I have already said that Kasturbai was illiterate. I was very anxious to teach her, but lustful love left me no time. For one thing the teaching had to be done against her will, and that too at night. I dared not meet her in the presence of the elders, much less talk to her. Kathiawad had then, and to a certain extent has even today, its own peculiar, useless and barbarous Purdah.Circumstances were thus unfavourable. I must therefore confess that most of my efforts to instruct Kasturbai in our youth were unsuccessful. And when I awoke from the sleep of lust, I had already launched forth into public life, which did not leave me much spare time. I failed likewise to instruct her through private tutors. As a result Kasturbai can now with difficulty write simple letters and understand simple Gujarati. I am sure that, had my love for her been absolutely untainted with lust, she would be a learned lady today; for I could than have conquered her dislike for studies. I know that nothing is impossible for pure love.

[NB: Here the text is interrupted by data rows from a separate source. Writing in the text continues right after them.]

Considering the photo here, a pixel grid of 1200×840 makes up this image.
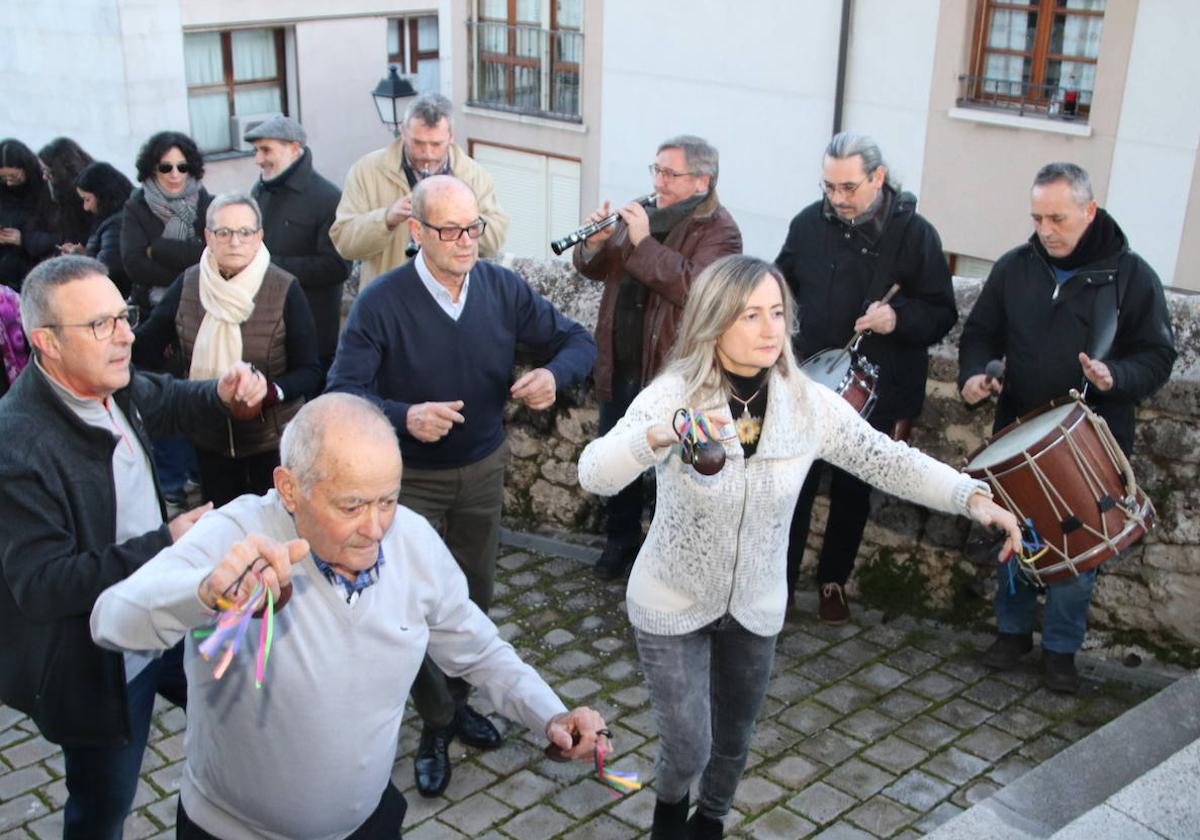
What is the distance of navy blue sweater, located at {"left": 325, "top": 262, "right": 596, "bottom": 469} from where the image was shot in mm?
4750

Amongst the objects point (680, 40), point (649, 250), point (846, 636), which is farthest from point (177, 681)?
point (680, 40)

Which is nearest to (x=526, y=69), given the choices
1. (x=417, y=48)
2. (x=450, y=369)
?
(x=417, y=48)

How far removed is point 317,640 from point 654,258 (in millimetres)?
2829

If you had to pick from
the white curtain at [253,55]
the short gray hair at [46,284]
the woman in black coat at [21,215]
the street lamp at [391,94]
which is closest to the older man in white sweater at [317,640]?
the short gray hair at [46,284]

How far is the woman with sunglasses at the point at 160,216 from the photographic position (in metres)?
6.61

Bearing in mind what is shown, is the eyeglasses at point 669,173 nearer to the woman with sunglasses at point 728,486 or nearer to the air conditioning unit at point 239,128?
the woman with sunglasses at point 728,486

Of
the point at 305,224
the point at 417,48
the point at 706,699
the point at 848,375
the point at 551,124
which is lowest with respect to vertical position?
the point at 551,124

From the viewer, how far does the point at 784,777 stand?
193 inches

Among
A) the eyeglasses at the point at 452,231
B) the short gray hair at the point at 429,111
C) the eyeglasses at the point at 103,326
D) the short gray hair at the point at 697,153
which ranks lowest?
the eyeglasses at the point at 103,326

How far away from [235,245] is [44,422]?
185 cm

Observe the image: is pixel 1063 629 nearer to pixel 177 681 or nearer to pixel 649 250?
pixel 649 250

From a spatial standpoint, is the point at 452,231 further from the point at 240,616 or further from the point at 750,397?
the point at 240,616

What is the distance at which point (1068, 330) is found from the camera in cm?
518

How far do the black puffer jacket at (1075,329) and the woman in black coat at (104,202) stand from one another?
168 inches
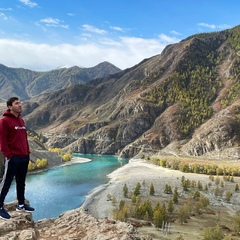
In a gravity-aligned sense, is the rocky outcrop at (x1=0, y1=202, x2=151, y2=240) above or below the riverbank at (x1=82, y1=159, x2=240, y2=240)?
above

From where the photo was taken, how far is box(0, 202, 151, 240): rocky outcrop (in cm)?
1216

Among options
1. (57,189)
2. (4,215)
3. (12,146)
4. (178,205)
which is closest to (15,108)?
(12,146)

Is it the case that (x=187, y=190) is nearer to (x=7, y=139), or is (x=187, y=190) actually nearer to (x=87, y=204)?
(x=87, y=204)

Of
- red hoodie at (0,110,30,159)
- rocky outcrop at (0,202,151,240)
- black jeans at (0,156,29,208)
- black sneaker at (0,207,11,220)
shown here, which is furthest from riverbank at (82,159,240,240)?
red hoodie at (0,110,30,159)

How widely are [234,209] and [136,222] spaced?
1173 inches

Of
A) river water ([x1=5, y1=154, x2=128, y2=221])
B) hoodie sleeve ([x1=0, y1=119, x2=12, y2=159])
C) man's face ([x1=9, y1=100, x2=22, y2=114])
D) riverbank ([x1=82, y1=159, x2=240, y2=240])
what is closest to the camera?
hoodie sleeve ([x1=0, y1=119, x2=12, y2=159])

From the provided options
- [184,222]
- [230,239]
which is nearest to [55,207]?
[184,222]

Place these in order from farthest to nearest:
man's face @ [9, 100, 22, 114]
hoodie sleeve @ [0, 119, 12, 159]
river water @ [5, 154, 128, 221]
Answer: river water @ [5, 154, 128, 221], man's face @ [9, 100, 22, 114], hoodie sleeve @ [0, 119, 12, 159]

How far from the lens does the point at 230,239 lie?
1784 inches

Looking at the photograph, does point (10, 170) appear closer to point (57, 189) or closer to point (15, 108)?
point (15, 108)

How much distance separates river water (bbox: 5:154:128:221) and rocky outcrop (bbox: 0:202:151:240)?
181 ft

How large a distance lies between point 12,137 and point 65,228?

I have mentioned one circumstance that more or less saved me from the disasters of lustful love. There is another worth noting. Numerous examples have convinced me that God ultimately saves him whose motive is pure. Along with the cruel custom of child marriages, Hindu society has another custom which to a certain extent diminishes the evils of the former. Parents do not allow young couples to stay long together. The child-wife spends more than half her time at her father's place. Such was the case with us. That is to say, during the first five years of our married life (from the age of 13 to 18), we could not have lived together longer than an aggregate period of three years. We would hardly have spent six months together, when there would be a call to my wife from her parents. Such calls were very unwelcome in those days, but they saved us both. At the age of eighteen I went to England, and this meant a long and healthy spell of separation. Even after my return from England we hardly stayed together longer than six months. For I had to run up and down between Rajkot and Bombay. Then came the call from South Africa, and that found me already fairly free from the carnal appetite.